PROBLEM REQUIREMENTS: Return each line of the records below that contains the word "placed", copied in full. Matching is case-sensitive.

EXERCISE INPUT:
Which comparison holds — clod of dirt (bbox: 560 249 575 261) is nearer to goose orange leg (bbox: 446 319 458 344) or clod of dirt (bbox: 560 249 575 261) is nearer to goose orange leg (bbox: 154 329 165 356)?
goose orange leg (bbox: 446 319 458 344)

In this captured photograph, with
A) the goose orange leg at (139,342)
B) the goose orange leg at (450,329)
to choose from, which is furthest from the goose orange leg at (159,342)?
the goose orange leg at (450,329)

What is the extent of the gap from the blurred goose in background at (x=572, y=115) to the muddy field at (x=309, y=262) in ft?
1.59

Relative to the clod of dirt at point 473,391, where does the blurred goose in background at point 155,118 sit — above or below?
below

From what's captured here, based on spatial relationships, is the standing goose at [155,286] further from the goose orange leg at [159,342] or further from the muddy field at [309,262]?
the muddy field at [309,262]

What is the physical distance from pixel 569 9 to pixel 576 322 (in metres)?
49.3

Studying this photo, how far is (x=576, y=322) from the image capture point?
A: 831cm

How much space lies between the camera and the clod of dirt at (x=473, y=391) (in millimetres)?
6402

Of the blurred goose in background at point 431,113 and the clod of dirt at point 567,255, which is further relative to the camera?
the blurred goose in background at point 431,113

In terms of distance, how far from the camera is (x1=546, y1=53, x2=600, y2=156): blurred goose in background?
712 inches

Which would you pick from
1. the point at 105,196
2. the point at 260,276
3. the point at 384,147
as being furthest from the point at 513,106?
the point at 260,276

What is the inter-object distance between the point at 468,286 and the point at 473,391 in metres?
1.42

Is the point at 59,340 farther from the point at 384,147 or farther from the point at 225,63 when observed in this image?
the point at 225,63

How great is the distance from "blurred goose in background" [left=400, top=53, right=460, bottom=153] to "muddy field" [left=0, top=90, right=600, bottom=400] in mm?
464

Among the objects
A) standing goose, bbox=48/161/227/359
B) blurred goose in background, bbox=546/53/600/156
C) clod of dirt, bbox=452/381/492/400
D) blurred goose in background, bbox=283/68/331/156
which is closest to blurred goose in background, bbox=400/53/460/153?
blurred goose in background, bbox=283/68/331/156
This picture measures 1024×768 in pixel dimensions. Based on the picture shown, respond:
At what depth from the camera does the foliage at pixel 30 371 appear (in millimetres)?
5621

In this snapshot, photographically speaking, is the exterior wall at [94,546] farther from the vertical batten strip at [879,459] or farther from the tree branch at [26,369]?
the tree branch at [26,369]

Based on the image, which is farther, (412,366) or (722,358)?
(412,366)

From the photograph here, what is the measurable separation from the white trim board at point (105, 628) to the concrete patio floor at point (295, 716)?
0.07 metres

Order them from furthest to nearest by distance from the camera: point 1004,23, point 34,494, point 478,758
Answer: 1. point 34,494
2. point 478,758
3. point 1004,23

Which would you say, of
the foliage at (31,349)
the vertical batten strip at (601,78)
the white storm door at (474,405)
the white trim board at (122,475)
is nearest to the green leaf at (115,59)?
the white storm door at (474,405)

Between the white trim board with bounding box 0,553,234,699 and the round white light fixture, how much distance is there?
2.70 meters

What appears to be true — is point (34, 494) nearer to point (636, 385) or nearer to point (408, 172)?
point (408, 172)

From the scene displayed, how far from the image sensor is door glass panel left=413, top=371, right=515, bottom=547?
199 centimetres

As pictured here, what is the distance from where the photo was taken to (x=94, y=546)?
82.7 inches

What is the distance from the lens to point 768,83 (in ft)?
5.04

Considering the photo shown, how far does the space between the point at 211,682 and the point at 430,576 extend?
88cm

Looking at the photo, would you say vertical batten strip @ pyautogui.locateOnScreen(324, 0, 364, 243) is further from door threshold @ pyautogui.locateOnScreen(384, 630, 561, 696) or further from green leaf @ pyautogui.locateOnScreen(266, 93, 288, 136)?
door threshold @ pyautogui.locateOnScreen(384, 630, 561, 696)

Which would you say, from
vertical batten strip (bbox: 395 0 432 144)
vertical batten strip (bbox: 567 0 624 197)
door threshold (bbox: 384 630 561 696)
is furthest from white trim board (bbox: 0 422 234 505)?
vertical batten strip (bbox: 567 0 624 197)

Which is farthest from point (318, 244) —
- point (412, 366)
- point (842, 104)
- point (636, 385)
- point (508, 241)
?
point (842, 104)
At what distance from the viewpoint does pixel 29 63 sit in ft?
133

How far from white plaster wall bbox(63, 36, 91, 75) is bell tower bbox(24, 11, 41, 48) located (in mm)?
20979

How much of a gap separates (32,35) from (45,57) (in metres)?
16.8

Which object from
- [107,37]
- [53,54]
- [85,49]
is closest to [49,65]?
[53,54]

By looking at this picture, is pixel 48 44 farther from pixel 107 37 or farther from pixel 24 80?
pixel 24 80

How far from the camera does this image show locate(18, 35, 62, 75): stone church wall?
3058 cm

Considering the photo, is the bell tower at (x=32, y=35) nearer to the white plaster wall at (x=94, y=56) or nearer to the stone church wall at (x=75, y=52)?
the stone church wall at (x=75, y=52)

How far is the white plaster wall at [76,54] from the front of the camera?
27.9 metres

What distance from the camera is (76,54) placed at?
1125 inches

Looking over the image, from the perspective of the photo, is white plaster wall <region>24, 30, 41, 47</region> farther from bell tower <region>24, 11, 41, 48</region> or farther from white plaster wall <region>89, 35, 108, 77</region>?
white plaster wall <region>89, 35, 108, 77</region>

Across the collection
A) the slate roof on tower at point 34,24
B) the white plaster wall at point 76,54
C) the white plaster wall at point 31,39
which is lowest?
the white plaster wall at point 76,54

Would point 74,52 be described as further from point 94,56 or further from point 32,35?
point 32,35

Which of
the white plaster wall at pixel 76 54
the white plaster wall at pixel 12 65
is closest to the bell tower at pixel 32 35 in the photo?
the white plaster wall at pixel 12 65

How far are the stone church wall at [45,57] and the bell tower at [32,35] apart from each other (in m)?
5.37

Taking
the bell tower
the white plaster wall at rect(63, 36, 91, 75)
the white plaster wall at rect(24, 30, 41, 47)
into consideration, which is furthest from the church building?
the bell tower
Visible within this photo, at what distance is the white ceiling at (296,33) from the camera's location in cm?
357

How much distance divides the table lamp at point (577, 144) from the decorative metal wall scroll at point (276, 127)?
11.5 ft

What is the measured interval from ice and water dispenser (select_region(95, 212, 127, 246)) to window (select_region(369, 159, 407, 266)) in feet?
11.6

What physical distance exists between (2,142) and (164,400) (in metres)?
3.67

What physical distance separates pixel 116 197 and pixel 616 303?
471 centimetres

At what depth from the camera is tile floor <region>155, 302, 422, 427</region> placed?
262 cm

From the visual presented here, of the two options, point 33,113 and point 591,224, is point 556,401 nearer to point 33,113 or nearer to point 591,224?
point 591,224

EXERCISE RESPONSE:
What distance from the camera is (76,54) placed at?
At what depth from the camera is tile floor <region>155, 302, 422, 427</region> placed?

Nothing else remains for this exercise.